Furthermore, since when are American detectives allowed to freely march into a citizen’s abode in the middle of the night and confront a suspect in her bedroom? Officers must knock before entering a home, declare their presence, and wait for the inhabitant to come to the door. This is called the “knock-and-announce” rule. The reason for this rule is to allow people a chance to respond so that violence can be avoided and privacy ensured, otherwise police can waltz right into any abode and watch individuals having sex, bathing or going to the bathroom.
Also, do detectives continue pursuing cases after the suspect has been declared innocent by a court of inquiry? Are they paid to keep harassing the individual or do they do this on their free time?
And doesn’t Columbo take a great risk at the climax? After all, this woman has proven that she’s a little sociopathic (to put it nicely) and more than willing to murder someone in cold blood. Yes, he takes a similar risk in “Columbo Goes to the Guillotine” (1989), but he was much older then and thoroughly confident of his conclusions on the suspect’s character based on decades of experience.

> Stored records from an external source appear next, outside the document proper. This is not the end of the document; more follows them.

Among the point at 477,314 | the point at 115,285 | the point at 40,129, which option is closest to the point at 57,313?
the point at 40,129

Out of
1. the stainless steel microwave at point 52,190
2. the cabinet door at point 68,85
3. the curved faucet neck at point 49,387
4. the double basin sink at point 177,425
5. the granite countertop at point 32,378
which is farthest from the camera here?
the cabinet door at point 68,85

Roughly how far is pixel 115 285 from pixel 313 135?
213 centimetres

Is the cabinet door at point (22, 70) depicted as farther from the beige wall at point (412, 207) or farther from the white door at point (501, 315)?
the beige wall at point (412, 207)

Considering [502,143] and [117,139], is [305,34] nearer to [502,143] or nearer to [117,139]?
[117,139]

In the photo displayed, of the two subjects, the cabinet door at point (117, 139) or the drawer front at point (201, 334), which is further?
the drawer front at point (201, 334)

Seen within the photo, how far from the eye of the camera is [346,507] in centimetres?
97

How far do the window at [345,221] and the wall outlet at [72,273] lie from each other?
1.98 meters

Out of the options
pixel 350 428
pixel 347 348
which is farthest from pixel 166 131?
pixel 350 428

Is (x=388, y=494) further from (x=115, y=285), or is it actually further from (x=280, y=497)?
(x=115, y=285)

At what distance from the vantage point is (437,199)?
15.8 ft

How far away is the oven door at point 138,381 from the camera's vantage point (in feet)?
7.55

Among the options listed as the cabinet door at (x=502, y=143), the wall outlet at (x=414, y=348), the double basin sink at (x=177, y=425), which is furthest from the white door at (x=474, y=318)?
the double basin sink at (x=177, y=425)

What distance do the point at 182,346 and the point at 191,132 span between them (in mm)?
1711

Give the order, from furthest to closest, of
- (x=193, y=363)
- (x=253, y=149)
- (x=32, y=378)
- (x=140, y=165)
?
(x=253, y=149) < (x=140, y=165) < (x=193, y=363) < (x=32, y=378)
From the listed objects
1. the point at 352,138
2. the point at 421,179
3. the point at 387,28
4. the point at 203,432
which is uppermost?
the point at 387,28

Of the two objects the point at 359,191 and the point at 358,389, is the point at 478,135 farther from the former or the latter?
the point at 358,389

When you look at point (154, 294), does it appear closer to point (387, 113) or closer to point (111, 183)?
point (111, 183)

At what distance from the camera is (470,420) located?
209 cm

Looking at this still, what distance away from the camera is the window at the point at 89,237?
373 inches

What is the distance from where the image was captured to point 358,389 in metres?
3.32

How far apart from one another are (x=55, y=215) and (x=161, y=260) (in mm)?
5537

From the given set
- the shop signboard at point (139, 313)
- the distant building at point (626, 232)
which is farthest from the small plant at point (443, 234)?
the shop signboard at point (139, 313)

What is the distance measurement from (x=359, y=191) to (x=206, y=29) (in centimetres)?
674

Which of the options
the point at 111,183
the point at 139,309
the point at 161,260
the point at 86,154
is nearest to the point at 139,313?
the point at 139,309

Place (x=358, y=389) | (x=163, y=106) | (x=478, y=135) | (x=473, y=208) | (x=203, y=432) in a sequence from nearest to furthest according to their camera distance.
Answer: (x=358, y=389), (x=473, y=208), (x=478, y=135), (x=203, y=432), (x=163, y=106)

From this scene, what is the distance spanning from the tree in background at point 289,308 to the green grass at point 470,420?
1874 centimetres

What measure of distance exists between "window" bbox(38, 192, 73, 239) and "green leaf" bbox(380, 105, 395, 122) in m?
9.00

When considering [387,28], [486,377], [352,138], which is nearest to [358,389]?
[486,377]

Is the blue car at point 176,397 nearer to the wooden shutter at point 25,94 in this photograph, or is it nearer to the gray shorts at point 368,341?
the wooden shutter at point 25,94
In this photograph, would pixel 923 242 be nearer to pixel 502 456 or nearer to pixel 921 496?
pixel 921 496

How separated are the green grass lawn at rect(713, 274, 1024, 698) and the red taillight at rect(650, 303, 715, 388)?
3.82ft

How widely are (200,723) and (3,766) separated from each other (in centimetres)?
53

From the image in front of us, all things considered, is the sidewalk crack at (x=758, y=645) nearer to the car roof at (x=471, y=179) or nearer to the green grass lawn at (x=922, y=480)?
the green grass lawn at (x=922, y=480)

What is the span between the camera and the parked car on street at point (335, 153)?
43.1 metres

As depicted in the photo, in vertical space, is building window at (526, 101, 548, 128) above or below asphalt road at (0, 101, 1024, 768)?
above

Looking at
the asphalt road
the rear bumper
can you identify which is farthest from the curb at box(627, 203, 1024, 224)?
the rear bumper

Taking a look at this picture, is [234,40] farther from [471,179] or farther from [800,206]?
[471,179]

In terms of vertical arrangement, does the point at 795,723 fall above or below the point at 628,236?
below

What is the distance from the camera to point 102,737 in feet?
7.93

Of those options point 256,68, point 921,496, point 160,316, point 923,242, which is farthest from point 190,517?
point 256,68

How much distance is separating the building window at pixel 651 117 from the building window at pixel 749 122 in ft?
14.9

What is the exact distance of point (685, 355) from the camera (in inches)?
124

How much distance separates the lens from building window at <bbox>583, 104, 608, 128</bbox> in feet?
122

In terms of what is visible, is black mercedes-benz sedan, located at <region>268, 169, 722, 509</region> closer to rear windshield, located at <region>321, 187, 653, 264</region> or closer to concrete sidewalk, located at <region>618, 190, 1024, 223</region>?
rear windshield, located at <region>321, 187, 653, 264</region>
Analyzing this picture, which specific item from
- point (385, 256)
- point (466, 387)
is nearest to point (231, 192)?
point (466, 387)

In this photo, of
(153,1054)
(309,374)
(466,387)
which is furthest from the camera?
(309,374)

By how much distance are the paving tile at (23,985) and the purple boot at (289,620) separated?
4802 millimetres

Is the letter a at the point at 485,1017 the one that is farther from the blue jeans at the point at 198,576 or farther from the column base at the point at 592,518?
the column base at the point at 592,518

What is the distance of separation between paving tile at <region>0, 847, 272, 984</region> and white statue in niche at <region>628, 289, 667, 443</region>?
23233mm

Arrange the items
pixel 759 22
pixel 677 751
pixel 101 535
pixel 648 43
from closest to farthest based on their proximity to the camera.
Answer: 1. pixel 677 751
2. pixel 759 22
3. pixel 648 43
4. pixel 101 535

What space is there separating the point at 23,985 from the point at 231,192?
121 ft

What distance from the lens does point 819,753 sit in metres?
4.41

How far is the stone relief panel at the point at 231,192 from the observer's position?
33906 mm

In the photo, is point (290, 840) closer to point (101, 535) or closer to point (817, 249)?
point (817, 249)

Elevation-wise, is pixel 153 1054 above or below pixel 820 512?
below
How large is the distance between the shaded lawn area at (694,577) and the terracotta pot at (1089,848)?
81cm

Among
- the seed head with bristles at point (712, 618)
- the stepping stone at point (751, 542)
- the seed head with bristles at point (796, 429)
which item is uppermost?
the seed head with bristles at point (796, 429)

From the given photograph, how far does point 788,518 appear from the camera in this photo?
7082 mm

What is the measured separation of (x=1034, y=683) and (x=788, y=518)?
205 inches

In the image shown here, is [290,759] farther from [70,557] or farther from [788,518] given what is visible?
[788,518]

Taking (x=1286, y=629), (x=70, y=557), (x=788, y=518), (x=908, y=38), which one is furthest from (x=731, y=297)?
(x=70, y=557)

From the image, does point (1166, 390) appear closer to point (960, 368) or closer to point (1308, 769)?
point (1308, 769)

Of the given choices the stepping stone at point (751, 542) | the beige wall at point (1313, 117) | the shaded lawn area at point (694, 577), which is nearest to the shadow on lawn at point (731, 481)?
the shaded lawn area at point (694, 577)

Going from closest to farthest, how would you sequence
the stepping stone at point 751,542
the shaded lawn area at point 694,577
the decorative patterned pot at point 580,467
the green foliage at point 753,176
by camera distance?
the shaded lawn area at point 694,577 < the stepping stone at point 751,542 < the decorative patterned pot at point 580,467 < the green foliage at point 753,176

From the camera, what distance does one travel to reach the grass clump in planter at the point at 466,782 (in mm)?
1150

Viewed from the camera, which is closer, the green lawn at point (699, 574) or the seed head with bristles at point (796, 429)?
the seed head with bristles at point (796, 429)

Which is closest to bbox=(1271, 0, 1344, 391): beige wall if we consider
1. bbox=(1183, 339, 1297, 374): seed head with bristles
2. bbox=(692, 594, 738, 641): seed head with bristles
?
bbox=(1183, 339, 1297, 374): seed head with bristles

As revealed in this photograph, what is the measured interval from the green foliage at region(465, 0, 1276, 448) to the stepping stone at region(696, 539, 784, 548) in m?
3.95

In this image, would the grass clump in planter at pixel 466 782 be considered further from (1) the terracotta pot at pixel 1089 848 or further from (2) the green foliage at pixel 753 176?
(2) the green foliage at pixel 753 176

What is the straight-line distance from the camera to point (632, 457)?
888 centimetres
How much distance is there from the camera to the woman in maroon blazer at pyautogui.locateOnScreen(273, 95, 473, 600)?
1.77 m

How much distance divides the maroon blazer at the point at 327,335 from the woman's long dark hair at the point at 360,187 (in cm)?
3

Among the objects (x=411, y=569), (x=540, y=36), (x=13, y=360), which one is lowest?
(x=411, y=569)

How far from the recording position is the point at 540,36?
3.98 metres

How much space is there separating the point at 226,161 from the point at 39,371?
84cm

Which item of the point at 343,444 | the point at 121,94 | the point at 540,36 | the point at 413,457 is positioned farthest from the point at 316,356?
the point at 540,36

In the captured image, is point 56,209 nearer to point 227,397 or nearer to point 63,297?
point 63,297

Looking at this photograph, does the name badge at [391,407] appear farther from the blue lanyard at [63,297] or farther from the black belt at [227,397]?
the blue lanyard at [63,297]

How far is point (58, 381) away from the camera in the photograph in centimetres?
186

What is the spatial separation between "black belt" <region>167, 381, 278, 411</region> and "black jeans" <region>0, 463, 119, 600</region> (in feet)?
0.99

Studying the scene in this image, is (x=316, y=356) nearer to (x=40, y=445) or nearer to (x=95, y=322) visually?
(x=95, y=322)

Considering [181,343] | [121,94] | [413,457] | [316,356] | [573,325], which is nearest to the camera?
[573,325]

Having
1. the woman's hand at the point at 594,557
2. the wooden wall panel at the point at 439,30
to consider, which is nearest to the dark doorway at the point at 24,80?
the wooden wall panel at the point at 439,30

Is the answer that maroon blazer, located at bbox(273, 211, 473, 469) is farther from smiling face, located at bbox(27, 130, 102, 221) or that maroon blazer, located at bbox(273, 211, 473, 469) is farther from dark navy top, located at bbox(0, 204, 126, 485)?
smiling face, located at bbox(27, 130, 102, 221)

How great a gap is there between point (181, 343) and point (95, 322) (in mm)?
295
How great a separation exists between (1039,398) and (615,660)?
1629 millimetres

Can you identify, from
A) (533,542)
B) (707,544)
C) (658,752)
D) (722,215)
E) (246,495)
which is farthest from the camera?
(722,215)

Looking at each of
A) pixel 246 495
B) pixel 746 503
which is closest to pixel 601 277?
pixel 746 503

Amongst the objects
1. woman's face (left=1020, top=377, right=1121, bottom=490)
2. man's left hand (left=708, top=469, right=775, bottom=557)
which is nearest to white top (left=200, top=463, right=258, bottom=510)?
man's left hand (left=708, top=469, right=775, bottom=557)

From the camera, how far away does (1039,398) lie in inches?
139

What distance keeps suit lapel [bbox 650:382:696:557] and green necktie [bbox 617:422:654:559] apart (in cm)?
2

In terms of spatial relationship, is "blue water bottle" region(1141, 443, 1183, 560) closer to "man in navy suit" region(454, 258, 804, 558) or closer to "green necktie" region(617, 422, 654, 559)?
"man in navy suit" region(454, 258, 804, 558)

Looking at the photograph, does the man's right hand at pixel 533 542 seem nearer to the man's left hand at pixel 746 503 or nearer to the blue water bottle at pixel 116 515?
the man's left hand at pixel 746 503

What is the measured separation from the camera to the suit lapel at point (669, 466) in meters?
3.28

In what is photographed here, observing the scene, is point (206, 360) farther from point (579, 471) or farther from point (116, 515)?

And, even if he were wrong in “Guillotine” and ended up dead, he probably reasoned that he had a good run; in other words, he was in his 60s and lived a full life already, not so here.
“Lady in Waiting” is certainly an entertaining episode, but there are too many blatant plot issues to give a rating above C+/B-
Agreed, and I think some bits of glass should have ended up on the brother’s body when she broke the glass in the French door. Another bit if evidence that wasn’t addressed.
Yes, all solid points. Entertaining because of the great acting performances but the story is riddled with holes.
There is never any blood shown after a Columbo killing. The same was true on Perry Mason, and probably most crime/detective shows of the time. Apparently there was a code prohibiting gore on TV. Would that were still true.
Blood is not there because there was no blood allowed on TV, especially broadcast TV, through most of the 70s and even 80s. Watch any TV show in the 70s and you would notice this immediately.
Also, the “knock and announce rule” point is not entirely correct. There’s such a thing as a “no knock warrant” which let police get into your house without knocking. They are controversial NOW, but remember, Columbo takes place (and was created in) the 70s. Back in those days, police had a lot more leeway and could enter places when given entry by someone with the authority– they didn’t need a warrant if someone (who was allowed to) let them into your house. They also didn’t need to knock and give the criminal a chance to get away when going to make an arrest.
In Wikipedia’s “History” for no-knock warrant, it even states: “The use of no-knock warrants is a product of the country’s ‘war on drugs’ launched by President Richard Nixon in the 1970s, and which gained momentum in the 1980s under President Ronald Reagan. It is associated with the militarization of police.”
Yes, there are liberties taken for the sake of entertainment (so sue them), but to count the items in this post as “glaring plot holes” just doesn’t match the facts.
A decent episode but not one of my favourites a bit in the mid tier good ending lacks columbo chemistry and humour between Beth and columbo .
lady in waiting wouldn’t come near my top 10.